Lost opportunities, IV

By lex, on June 10th, 2007

When the no-fly zones were first instituted following Saddam’s brutal suppression of the Shia in the south, Navy and Air Force fighters filled the counter-air lanes more or less continuously – a needlessly wearing pace of operations, especially after 1992 when the Iraqi Air Force stopped tempting fate by trolling around below the 32nd parallel. By the late 90′s, operations had become routinized, almost to a fault, with large force packages of anywhere between 8 and 20 aircraft assembling for fixed lengths known and “vul windows” and then returning either to airbases in Saudi or back to the aircraft carrier(s) at sea in the Arabian Gulf.

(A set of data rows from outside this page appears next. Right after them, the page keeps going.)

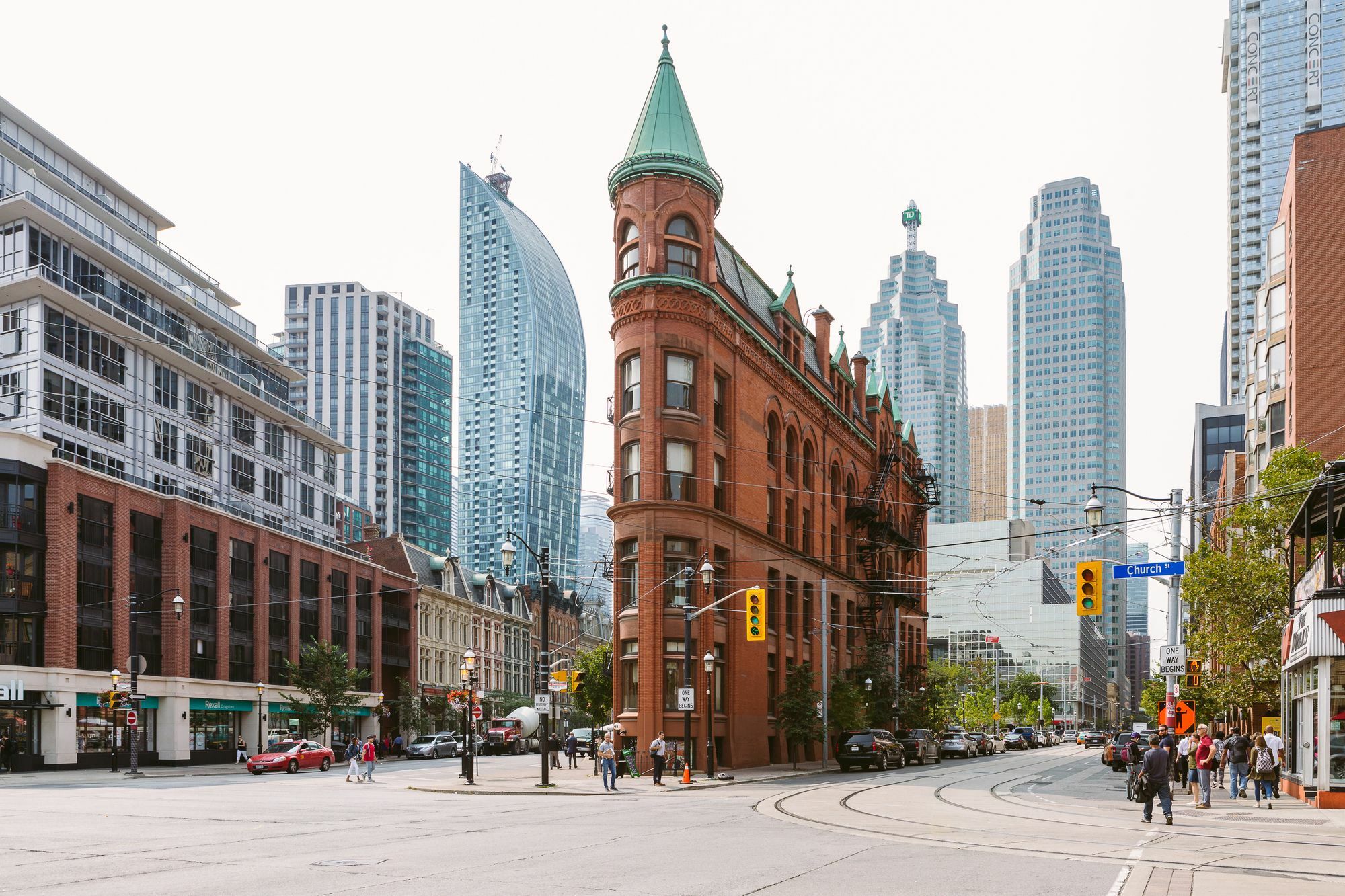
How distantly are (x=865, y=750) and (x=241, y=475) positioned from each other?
52.6 metres

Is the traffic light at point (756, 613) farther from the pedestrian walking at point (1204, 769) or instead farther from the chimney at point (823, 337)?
the chimney at point (823, 337)

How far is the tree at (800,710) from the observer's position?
54.4 meters

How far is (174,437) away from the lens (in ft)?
253

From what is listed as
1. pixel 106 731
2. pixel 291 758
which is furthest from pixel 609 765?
pixel 106 731

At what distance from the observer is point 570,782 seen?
41844mm

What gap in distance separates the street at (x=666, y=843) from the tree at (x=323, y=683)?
38490 millimetres

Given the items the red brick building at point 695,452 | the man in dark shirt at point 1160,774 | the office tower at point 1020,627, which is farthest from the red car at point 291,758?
the office tower at point 1020,627

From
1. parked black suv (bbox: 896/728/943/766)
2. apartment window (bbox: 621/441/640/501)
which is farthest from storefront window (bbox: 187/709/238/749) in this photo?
parked black suv (bbox: 896/728/943/766)

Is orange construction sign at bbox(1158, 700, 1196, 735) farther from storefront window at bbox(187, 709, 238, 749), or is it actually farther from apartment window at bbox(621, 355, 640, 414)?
storefront window at bbox(187, 709, 238, 749)

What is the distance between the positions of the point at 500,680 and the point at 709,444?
242 ft

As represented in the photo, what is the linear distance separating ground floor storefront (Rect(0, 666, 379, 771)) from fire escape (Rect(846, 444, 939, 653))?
31293mm

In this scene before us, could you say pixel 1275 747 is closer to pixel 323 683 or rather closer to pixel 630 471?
pixel 630 471

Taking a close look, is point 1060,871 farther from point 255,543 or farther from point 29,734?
point 255,543

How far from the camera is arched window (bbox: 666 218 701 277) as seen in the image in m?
49.9
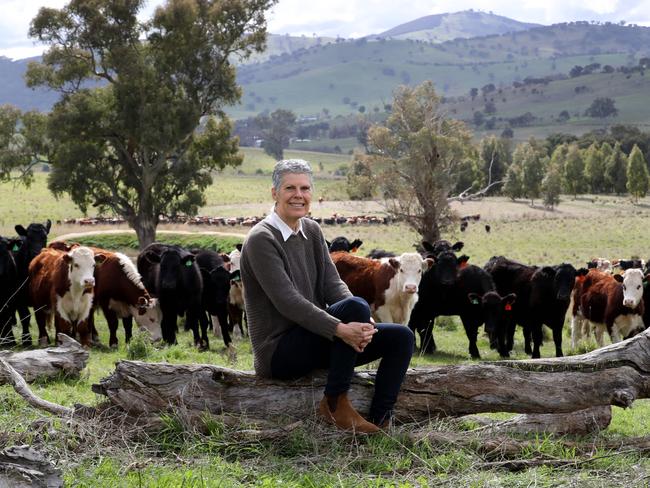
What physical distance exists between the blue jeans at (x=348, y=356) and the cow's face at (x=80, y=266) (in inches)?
320

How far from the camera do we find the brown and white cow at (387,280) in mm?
15359

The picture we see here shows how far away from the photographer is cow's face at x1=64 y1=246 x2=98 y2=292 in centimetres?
1448

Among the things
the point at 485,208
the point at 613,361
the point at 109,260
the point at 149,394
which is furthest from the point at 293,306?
the point at 485,208

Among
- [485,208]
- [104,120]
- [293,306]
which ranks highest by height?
[104,120]

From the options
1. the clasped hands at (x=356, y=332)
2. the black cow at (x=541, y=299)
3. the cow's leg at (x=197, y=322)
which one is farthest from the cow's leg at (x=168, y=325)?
the clasped hands at (x=356, y=332)

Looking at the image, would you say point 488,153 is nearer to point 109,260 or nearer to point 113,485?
point 109,260

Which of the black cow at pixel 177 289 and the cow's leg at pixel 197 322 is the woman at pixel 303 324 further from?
the black cow at pixel 177 289

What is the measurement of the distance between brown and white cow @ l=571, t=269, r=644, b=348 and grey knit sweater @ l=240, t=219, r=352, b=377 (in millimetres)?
10488

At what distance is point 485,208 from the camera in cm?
8156

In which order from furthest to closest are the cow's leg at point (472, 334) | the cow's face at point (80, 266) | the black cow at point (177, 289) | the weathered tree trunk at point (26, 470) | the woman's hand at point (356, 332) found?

At first we used to have two dedicated lanes of defensive counter-air (DCA), plus a strike package of four to eight jets milling about in the middle supported by at least one EA-6B Prowler for electronic warfare support. To that Prowler would also typically be attached a two-ship of FA-18′s in close escort, while an E-2 patrolled just south of the Iraqi border to provide long range radar search and command and control. Bucket brigades of S-3′s came off mission searching the northern gulf for oil smugglers long enough to bring gas to thirsty mid-cycle fighters in Kuwait, while lumbering USAF tankers filled air refueling tracks in the gulf and KSA as well. In time we dispensed with the dedicated DCA almost entirely, since – apart from the closely protected Prowler – all of the TACAIR in country had a robust self-defense capability.

In the weeks and months immediately following Operation Desert Fox, above and beyond emplacing surface-to-air missile batteries in the southern No-Fly zone, Saddam had taken to randomly launching a fighter or two at the end of each vul window. They would trail the exiting force packages out of “the box” in order to give Saddam the propaganda victory of claiming that his invincible air force had once again chased away the “cowardly ravens” of the coalition. Much thought and no small amount of jet gas was spent pondering ways to catch these bandits in their poaching across the line, but to no avail – the MiG launches were not frequent enough to justify a level of effort operation, and having no real tactical or strategic impact were ignored by the heavies.

But not by us, we few, we happy few, we band of box hoppers. We avidly devoured the after action reports of these sorties with glittering eyes, imagining. Visualizing the tactics that would put us in position to shoot. Seeing the kill.